§ WHAT THE EXERCISE ASKS:
All of the records should be restated word for word.

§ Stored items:
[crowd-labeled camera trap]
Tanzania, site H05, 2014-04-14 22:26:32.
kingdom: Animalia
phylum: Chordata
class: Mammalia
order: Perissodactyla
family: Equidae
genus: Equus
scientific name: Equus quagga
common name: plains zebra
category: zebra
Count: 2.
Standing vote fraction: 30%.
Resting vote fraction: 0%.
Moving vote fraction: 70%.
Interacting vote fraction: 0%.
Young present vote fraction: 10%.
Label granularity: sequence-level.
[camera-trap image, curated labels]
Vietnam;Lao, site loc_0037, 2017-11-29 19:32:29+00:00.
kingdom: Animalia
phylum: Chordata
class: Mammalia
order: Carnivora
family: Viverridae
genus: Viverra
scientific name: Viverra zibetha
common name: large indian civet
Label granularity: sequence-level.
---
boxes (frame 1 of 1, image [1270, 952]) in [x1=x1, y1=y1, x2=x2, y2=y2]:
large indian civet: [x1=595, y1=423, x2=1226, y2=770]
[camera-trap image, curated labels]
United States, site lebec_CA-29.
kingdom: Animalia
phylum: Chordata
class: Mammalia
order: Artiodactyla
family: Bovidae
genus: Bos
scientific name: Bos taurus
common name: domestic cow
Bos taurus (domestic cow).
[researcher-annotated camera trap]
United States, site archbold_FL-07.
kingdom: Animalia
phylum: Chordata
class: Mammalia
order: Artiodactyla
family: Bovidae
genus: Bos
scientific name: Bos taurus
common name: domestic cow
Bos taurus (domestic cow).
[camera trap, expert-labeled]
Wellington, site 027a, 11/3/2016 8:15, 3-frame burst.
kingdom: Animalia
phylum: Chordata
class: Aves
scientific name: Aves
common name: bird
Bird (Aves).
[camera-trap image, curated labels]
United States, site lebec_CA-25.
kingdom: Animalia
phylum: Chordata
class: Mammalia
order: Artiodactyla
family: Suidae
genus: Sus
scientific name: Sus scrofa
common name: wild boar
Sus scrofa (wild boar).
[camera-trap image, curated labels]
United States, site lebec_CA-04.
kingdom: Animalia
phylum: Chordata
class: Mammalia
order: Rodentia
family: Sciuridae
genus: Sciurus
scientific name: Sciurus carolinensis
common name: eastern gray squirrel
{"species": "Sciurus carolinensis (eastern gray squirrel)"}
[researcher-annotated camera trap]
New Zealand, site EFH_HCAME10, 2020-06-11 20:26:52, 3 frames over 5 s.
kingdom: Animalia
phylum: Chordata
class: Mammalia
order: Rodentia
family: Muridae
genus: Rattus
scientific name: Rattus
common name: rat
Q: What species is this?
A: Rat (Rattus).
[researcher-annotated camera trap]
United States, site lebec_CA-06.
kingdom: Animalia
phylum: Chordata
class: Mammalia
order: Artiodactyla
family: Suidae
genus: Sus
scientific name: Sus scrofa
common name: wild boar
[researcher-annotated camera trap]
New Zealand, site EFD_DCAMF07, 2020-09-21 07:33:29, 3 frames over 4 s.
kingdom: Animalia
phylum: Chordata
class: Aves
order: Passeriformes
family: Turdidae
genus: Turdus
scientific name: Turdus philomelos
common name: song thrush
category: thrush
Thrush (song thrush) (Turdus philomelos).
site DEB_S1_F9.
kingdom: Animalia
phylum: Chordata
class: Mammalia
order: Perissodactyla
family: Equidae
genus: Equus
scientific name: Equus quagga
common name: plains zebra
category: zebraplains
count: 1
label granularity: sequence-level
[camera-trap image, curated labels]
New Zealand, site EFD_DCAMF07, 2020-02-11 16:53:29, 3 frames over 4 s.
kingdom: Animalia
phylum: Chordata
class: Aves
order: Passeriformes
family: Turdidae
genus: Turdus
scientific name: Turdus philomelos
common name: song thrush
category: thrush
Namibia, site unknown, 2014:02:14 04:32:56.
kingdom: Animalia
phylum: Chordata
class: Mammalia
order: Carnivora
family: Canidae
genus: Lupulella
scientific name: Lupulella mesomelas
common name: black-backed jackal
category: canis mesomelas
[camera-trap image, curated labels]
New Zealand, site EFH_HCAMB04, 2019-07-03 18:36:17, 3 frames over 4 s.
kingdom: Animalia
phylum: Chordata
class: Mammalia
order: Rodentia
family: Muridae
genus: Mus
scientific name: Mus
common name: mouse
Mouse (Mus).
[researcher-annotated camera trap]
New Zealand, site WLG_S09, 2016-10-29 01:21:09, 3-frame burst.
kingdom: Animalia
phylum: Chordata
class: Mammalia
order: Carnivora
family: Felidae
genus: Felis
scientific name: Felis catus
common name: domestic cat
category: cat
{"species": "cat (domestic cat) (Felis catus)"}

§ TASK RESULT:
[crowd-labeled camera trap]
Tanzania, site H05, 2014-04-14 22:26:32.
kingdom: Animalia
phylum: Chordata
class: Mammalia
order: Perissodactyla
family: Equidae
genus: Equus
scientific name: Equus quagga
common name: plains zebra
category: zebra
Count: 2.
Standing vote fraction: 30%.
Resting vote fraction: 0%.
Moving vote fraction: 70%.
Interacting vote fraction: 0%.
Young present vote fraction: 10%.
Label granularity: sequence-level.
[camera-trap image, curated labels]
Vietnam;Lao, site loc_0037, 2017-11-29 19:32:29+00:00.
kingdom: Animalia
phylum: Chordata
class: Mammalia
order: Carnivora
family: Viverridae
genus: Viverra
scientific name: Viverra zibetha
common name: large indian civet
Label granularity: sequence-level.
---
boxes (frame 1 of 1, image [1270, 952]) in [x1=x1, y1=y1, x2=x2, y2=y2]:
large indian civet: [x1=595, y1=423, x2=1226, y2=770]
[camera-trap image, curated labels]
United States, site lebec_CA-29.
kingdom: Animalia
phylum: Chordata
class: Mammalia
order: Artiodactyla
family: Bovidae
genus: Bos
scientific name: Bos taurus
common name: domestic cow
Bos taurus (domestic cow).
[researcher-annotated camera trap]
United States, site archbold_FL-07.
kingdom: Animalia
phylum: Chordata
class: Mammalia
order: Artiodactyla
family: Bovidae
genus: Bos
scientific name: Bos taurus
common name: domestic cow
Bos taurus (domestic cow).
[camera trap, expert-labeled]
Wellington, site 027a, 11/3/2016 8:15, 3-frame burst.
kingdom: Animalia
phylum: Chordata
class: Aves
scientific name: Aves
common name: bird
Bird (Aves).
[camera-trap image, curated labels]
United States, site lebec_CA-25.
kingdom: Animalia
phylum: Chordata
class: Mammalia
order: Artiodactyla
family: Suidae
genus: Sus
scientific name: Sus scrofa
common name: wild boar
Sus scrofa (wild boar).
[camera-trap image, curated labels]
United States, site lebec_CA-04.
kingdom: Animalia
phylum: Chordata
class: Mammalia
order: Rodentia
family: Sciuridae
genus: Sciurus
scientific name: Sciurus carolinensis
common name: eastern gray squirrel
{"species": "Sciurus carolinensis (eastern gray squirrel)"}
[researcher-annotated camera trap]
New Zealand, site EFH_HCAME10, 2020-06-11 20:26:52, 3 frames over 5 s.
kingdom: Animalia
phylum: Chordata
class: Mammalia
order: Rodentia
family: Muridae
genus: Rattus
scientific name: Rattus
common name: rat
Q: What species is this?
A: Rat (Rattus).
[researcher-annotated camera trap]
United States, site lebec_CA-06.
kingdom: Animalia
phylum: Chordata
class: Mammalia
order: Artiodactyla
family: Suidae
genus: Sus
scientific name: Sus scrofa
common name: wild boar
[researcher-annotated camera trap]
New Zealand, site EFD_DCAMF07, 2020-09-21 07:33:29, 3 frames over 4 s.
kingdom: Animalia
phylum: Chordata
class: Aves
order: Passeriformes
family: Turdidae
genus: Turdus
scientific name: Turdus philomelos
common name: song thrush
category: thrush
Thrush (song thrush) (Turdus philomelos).
site DEB_S1_F9.
kingdom: Animalia
phylum: Chordata
class: Mammalia
order: Perissodactyla
family: Equidae
genus: Equus
scientific name: Equus quagga
common name: plains zebra
category: zebraplains
count: 1
label granularity: sequence-level
[camera-trap image, curated labels]
New Zealand, site EFD_DCAMF07, 2020-02-11 16:53:29, 3 frames over 4 s.
kingdom: Animalia
phylum: Chordata
class: Aves
order: Passeriformes
family: Turdidae
genus: Turdus
scientific name: Turdus philomelos
common name: song thrush
category: thrush
Namibia, site unknown, 2014:02:14 04:32:56.
kingdom: Animalia
phylum: Chordata
class: Mammalia
order: Carnivora
family: Canidae
genus: Lupulella
scientific name: Lupulella mesomelas
common name: black-backed jackal
category: canis mesomelas
[camera-trap image, curated labels]
New Zealand, site EFH_HCAMB04, 2019-07-03 18:36:17, 3 frames over 4 s.
kingdom: Animalia
phylum: Chordata
class: Mammalia
order: Rodentia
family: Muridae
genus: Mus
scientific name: Mus
common name: mouse
Mouse (Mus).
[researcher-annotated camera trap]
New Zealand, site WLG_S09, 2016-10-29 01:21:09, 3-frame burst.
kingdom: Animalia
phylum: Chordata
class: Mammalia
order: Carnivora
family: Felidae
genus: Felis
scientific name: Felis catus
common name: domestic cat
category: cat
{"species": "cat (domestic cat) (Felis catus)"}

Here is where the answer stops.